SUMMARY “Serotonergic modulation of dopamine and GABA inputs to A9 and A10 dopamine neurons and its role in antipsychotic drug efficacy”.

This thesis investigated differential (modulatory) effects of serotonin on A9 and A10 dopamine neurons in the rat brain. As these neurons are implicated in the therapeutic effects as well as the extra-pyramidal side-effects of antipsychotic drugs, the existence of possible differences in the regulation of the actvity of these neurons might provide new targets or a more refined treatment of schizophrenia using antipsychotic drugs.

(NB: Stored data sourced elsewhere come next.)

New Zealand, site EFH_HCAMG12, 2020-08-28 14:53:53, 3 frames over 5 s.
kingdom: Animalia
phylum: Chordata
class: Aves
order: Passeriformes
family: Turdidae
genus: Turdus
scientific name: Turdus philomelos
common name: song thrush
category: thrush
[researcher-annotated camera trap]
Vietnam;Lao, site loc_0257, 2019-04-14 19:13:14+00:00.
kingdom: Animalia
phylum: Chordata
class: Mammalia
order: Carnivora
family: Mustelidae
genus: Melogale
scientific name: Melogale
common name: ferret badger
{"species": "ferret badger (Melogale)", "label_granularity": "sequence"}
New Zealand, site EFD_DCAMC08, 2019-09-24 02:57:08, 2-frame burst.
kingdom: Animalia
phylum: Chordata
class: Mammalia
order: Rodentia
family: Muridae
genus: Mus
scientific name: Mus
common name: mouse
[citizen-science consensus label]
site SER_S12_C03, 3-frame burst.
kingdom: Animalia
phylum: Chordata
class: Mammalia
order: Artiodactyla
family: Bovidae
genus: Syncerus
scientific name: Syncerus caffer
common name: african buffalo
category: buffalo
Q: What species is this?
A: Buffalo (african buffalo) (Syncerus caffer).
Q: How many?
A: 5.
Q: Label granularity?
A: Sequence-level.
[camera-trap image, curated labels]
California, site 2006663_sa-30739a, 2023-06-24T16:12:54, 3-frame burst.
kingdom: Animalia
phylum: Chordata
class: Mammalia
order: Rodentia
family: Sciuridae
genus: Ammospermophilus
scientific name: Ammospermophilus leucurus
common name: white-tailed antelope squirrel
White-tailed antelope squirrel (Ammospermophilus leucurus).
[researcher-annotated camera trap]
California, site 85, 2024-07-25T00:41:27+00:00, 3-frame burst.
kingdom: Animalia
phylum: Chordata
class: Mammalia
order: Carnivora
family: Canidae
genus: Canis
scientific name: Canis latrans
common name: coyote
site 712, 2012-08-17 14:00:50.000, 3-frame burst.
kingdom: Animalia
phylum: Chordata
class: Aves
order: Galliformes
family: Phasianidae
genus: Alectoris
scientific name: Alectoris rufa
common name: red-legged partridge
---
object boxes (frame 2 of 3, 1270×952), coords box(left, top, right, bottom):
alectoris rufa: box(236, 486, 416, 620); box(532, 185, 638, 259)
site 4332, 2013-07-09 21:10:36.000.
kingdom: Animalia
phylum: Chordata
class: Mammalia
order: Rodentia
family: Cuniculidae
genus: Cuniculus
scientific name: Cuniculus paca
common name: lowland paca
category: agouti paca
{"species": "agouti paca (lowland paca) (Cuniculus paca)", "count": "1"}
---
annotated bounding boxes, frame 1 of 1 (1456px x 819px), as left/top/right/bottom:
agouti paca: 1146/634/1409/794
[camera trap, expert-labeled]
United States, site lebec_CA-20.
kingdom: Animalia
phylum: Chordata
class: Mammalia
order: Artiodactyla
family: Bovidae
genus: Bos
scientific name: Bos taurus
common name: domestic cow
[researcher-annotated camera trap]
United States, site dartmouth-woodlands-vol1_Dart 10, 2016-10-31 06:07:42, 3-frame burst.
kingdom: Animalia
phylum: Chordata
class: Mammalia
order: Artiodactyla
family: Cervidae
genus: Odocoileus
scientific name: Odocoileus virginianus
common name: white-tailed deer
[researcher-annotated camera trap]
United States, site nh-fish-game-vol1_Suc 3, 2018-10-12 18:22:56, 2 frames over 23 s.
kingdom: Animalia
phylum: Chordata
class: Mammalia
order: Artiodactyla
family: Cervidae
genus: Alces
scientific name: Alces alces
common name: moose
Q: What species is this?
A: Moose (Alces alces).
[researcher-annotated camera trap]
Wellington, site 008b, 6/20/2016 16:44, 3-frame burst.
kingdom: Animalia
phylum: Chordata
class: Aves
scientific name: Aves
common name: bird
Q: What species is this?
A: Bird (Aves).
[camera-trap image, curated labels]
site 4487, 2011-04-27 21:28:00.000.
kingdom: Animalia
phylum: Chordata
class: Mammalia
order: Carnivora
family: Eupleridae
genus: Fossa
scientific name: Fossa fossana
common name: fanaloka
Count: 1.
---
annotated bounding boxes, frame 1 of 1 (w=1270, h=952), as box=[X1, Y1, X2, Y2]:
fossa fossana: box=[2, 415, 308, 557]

In Chapters 2 and 3 the (differential) effect of antipsychotic drugs and serotonin (5-HT) on dopamine neuron firing activity was determined. These chapters show that not only does serotonin enhance dopamine D 2 receptor-mediated auto-inhibition, but that the 5-HT 2 receptor is differentially involved in this effect. Furthermore, this differential involvement of the 5-HT 2 receptor was shown to be (partly) responsible for the difference in effect that atypical antipsychotics have in an amphetamine-model for schizophrenia.

Chapter 4 further explored the cellular mechanisms behind the 5-HT-mediated enhancement of dopamine D 2 receptor mediated-auto-inhibition as well as a possible modulatory effect of serotonin on GABA B receptor-mediated inhibition of the firing activity. The results in this chapter indicated that serotonergic effects on dopamine and GABA B receptor-mediated inhibition impinged on the G protein coupled inward rectifying potassium (GIRK) channel, although the cellular locations were the involved 5-HT receptors exerted their effects are (likely) very different.

Concluding, the work described in this thesis showed that 5-HT modulates dopamine neuron firing activity via a differential involvement of 5-HT receptors in A9 and A10. Not only do these results support the hypothesis that 5-HT 2 receptor affinity of antipsychotic drugs is an important feature of these drugs for the reduction of extra-pyramidal side-effect probability, they also uncovered a previously unknown modulatory role for 5-HT on GABAB receptor-mediated inhibition.